That’s not really transmitting any useful information though. If you know the distance between the sender and receiver, and the nature of the intervening medium, then you already know when the photon arrives, by simple arithmetic.
Besides, quantum teleportation is not really about sending the photon somewhere; it only comes into play once the photons are already in place in two locations. You only send the entangled photon a single time, and after that, you can perform the operations to achieve the quantum teleportation.
Once they’re in place, you could then tell if someone performed an operation on the other photon, but that’s the only superluminal information you might be able to get. You couldn’t tell specifically what operation was performed unless there are accompanying subluminal transmissions to provide you with the missing information you need.
For the purpose intended, finding objects otherwise not readily detected with incoherent visible light, or radar, or similar frequencies, knowing ‘it’s there’ or ‘it’s not there’ is all the information you need. ‘it’s there’ means nothing happened ~ but if ‘it’s not there’ you have a different situation entirely. Now do that a million times a second with gazillions of split photons.
Hence the conclusion that it can't be used for purposes of communication, or the sending of information of any kind ~ or even for sending negative-information of nothing at all.
That does not mean we can't get around those limitations eventually. Scientific observation of aggregations/groups of entangled photons is a really new field and few can begin to guess what that will lead to.
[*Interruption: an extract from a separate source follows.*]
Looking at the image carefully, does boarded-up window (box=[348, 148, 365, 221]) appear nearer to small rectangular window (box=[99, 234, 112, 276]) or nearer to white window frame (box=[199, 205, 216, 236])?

As early as 1990 AT&T was working on using entanglement to assist in protecting encrypted messages. Last time I looked at that they'd overcome many hurdles ~ but the big idea was that sometimes no information is the answer.
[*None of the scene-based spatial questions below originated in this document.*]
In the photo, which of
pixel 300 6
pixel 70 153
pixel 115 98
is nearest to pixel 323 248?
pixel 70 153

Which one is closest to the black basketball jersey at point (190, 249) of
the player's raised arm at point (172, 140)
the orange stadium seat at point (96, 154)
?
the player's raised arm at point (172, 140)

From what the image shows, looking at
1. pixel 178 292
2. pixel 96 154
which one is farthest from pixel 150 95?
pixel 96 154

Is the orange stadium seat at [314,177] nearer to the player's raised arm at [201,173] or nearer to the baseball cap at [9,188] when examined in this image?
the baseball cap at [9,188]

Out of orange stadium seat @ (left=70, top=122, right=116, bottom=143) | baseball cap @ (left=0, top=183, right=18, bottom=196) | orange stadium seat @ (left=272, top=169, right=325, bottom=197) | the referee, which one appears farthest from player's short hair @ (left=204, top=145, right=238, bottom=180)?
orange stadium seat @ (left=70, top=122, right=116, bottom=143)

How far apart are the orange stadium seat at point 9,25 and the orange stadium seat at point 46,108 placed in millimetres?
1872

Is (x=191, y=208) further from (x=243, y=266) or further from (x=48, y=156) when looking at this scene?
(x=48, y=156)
My understanding is that entanglement can't be used for communication since the process presumably of interest to us is instantaneous and since nothing can exceed the speed of light, then it doesn't really exist, or it's a misunderstanding, or all sorts of other reasons why somebody doesn't want it to be of use.
I do believe research into entanglement has advanced way beyond that. But the top dogs aren't talking!
Some of us are old enough to remember how laser research and technology went underground for more than 20 years. Just flat out disappeared.